◆ Aufgaben und Übungen
(1) Welches Land stellt laut dem Textabschnitt heute die größte einzelne anglikanische Gemeinschaft weltweit?
(2) Schreiben Sie aus dem Textabschnitt die Stelle von „Auch im Umgang“ bis einschließlich „smell like shit.“ wortgetreu ab.

◆ Textabschnitt

Am Konflikt um die Position zur Homosexualität wird deutlich, wie selbstbewusst nigerianische Christen heute mit den kolonialen Wurzeln ihrer Religion umgehen. Während Anglikaner in Großbritannien und den USA Toleranz üben, lehnen ihre Kollegen in Afrika – und vor allem in Nigeria, das heute die größte einzelne anglikanische Gemeinschaft weltweit stellt – Homosexualität im Priesteramt sowie die Anerkennung homosexueller Partnerschaften strikt ab. Der Konflikt droht die anglikanische Weltkirche zu spalten.

Auch im Umgang mit anderen kulturellen Dimensionen der kolonialen Vergangenheit, zeigt Nigeria seit langem ausgesprochenes Selbstbewusstsein. Der 1997 verstorbene Sänger Fela Anikulapo-Kuti verspottete schon 1973 in seinem Song über den „Gentleman“, der sich im tropisch-schwülen Lagos formell mit Anzug, Krawatte und Hut kleidet, die Restbestände kolonialer Mentalität:

Him be gentleman, him go sweat all over,
him go faint right down, him go smell like shit.
Me I no be gentleman like that, I be Africa man original.

◆ Zeilen des Datensatzes
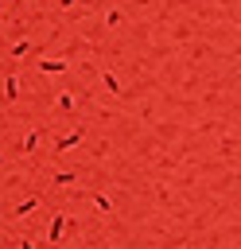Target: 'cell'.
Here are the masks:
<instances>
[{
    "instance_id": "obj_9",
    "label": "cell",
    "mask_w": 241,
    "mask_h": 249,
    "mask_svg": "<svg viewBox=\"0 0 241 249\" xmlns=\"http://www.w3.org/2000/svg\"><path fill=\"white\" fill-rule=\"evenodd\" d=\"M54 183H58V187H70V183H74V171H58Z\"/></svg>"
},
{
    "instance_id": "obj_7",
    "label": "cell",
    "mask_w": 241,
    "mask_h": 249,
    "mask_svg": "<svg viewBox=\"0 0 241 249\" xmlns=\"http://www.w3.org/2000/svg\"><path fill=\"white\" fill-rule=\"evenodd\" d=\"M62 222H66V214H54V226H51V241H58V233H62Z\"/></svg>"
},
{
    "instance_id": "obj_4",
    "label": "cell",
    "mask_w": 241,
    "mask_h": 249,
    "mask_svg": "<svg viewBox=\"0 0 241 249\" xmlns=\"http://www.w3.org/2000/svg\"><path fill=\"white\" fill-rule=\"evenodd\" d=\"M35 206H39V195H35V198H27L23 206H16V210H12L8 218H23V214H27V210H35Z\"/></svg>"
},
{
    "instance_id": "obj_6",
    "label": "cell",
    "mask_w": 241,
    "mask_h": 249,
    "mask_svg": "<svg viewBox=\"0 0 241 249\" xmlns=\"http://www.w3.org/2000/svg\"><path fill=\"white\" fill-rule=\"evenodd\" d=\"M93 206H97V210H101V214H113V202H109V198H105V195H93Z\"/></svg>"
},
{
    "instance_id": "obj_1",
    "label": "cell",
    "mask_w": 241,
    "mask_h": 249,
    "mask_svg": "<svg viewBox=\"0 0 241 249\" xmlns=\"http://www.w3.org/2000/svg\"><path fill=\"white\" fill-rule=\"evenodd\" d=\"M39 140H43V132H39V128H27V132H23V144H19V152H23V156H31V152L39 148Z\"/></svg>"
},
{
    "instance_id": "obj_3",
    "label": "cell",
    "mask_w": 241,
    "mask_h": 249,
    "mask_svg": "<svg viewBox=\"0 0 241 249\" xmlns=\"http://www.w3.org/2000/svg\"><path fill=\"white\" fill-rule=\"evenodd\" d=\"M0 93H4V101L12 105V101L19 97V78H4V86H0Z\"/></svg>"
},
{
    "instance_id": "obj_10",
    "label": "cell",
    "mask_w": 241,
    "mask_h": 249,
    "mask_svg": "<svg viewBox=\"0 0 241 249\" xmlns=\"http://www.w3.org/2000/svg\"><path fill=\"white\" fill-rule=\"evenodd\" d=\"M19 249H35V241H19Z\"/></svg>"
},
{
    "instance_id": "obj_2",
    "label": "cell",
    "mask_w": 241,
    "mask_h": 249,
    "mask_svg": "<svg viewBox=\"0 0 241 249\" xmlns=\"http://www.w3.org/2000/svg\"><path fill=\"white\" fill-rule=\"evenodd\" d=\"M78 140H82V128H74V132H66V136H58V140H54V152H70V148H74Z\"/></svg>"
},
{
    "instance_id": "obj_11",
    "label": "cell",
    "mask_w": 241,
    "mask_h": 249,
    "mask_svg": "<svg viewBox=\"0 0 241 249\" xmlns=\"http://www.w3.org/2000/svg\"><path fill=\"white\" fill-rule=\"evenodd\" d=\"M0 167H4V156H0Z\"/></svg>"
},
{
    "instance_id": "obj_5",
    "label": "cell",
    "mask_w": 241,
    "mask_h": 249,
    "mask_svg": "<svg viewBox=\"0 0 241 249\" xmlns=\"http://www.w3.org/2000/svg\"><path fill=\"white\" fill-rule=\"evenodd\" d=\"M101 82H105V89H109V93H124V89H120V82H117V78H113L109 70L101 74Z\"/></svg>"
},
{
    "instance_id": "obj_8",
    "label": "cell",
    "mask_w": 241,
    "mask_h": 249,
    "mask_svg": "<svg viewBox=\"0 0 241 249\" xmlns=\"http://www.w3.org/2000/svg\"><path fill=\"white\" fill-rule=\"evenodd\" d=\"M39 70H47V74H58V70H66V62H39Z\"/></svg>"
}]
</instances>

◆ Lösungen in Reihenfolge
(1) Nigeria

(2)
Auch im Umgang mit anderen kulturellen Dimensionen der kolonialen Vergangenheit, zeigt Nigeria seit langem ausgesprochenes Selbstbewusstsein. Der 1997 verstorbene Sänger Fela Anikulapo-Kuti verspottete schon 1973 in seinem Song über den „Gentleman“, der sich im tropisch-schwülen Lagos formell mit Anzug, Krawatte und Hut kleidet, die Restbestände kolonialer Mentalität:

Him be gentleman, him go sweat all over,
him go faint right down, him go smell like shit.